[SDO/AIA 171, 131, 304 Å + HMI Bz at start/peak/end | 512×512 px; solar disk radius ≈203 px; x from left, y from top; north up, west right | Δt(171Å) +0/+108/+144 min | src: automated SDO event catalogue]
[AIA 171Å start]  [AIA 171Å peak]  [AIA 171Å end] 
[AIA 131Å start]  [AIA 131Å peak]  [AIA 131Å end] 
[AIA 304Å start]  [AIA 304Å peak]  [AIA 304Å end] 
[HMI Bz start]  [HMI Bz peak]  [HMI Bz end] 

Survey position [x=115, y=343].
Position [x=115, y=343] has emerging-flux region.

---

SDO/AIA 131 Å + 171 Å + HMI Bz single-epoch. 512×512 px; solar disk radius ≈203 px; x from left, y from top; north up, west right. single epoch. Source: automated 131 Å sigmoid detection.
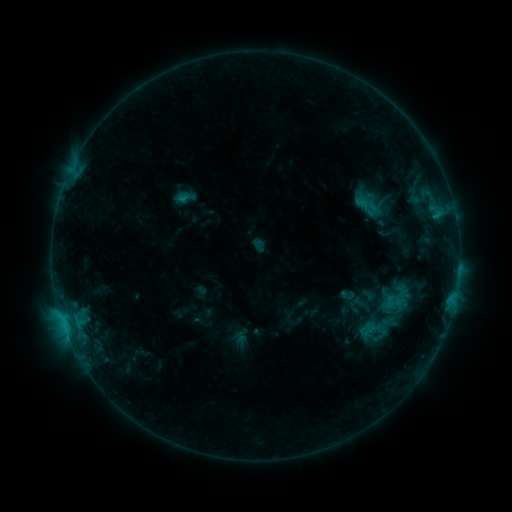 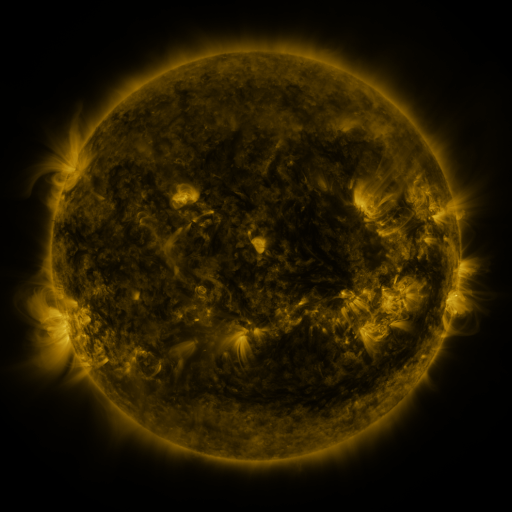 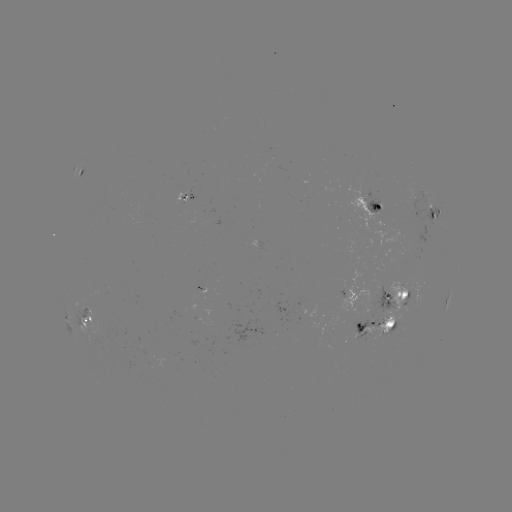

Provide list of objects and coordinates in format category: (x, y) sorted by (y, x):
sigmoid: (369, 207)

* * *

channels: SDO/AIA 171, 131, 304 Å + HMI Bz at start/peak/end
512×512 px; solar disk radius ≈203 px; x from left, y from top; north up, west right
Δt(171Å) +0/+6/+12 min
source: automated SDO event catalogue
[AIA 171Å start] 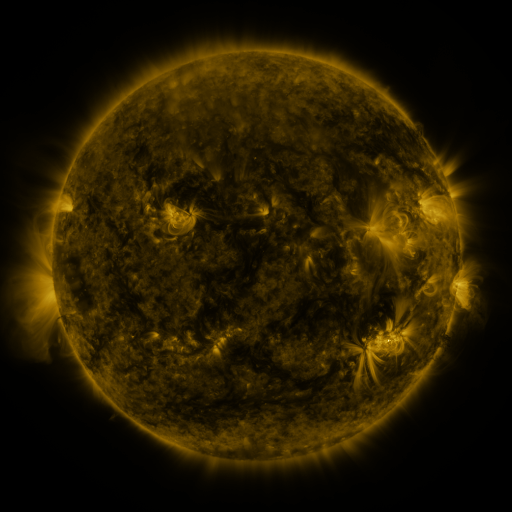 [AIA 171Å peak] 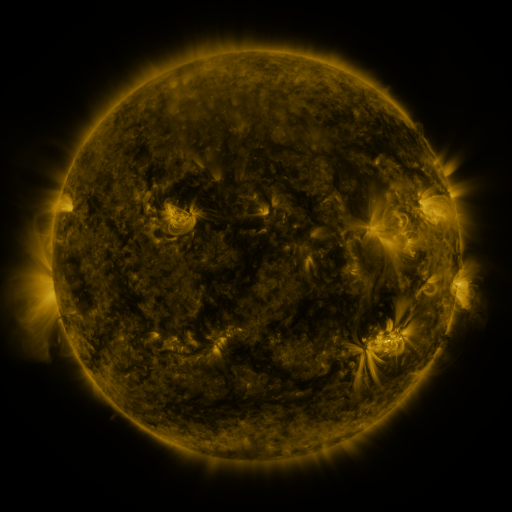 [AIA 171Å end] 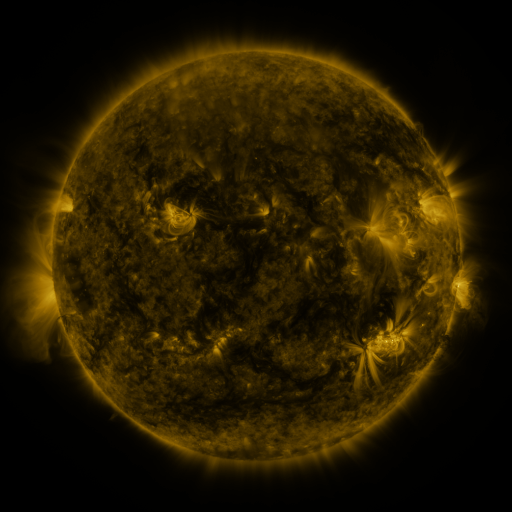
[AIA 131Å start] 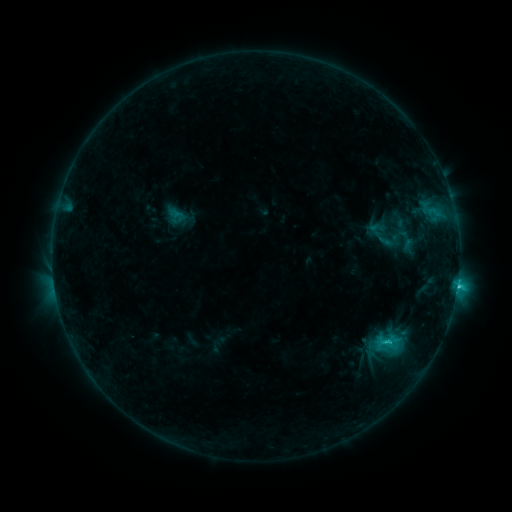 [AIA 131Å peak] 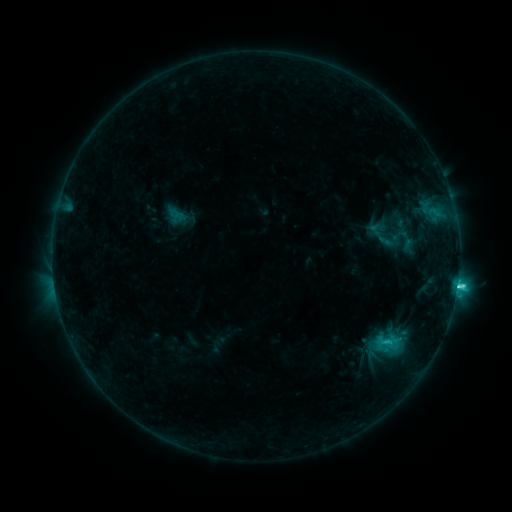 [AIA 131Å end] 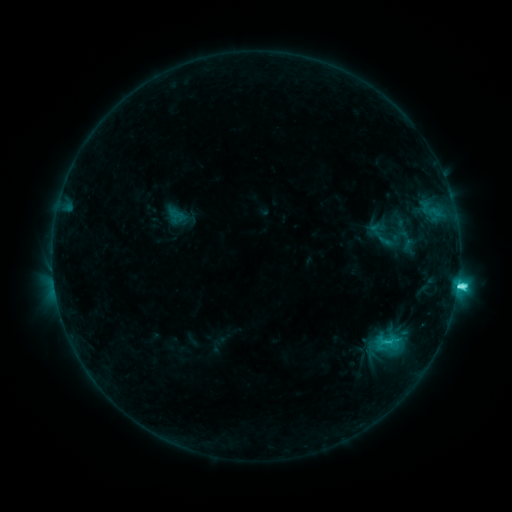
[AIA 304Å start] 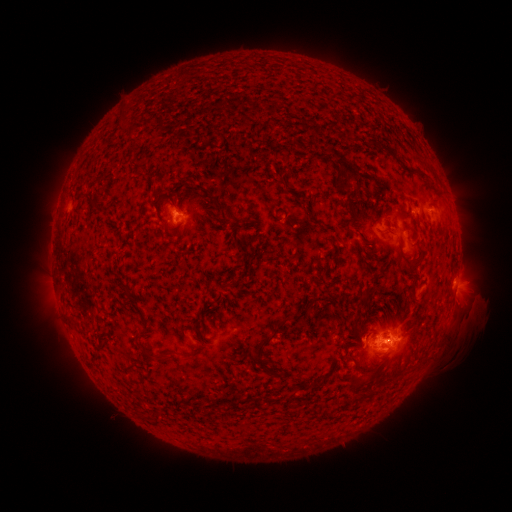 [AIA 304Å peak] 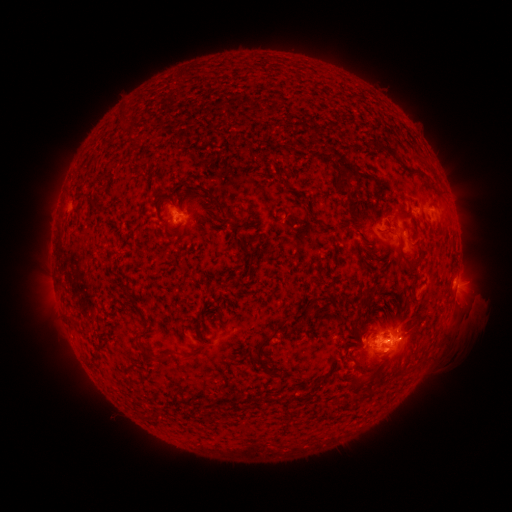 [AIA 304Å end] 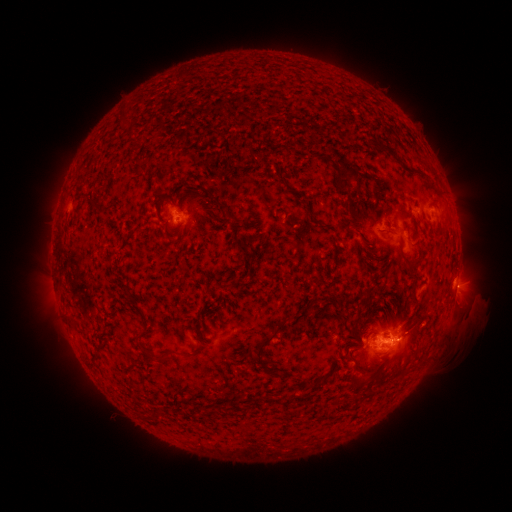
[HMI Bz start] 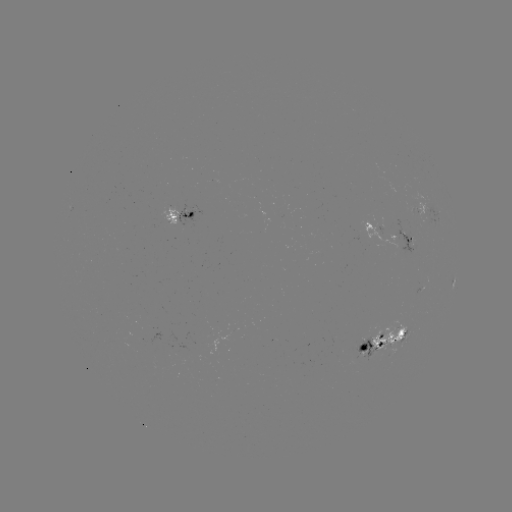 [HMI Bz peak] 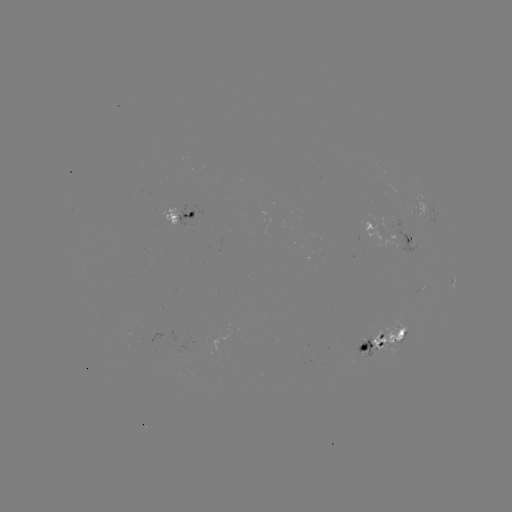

*YOUR TASK*
Count the lines above that contain the string "catalogue", treating uppercase and lowercase letters as different. Reply with the number alone.

*EXPECTED ANSWER*
2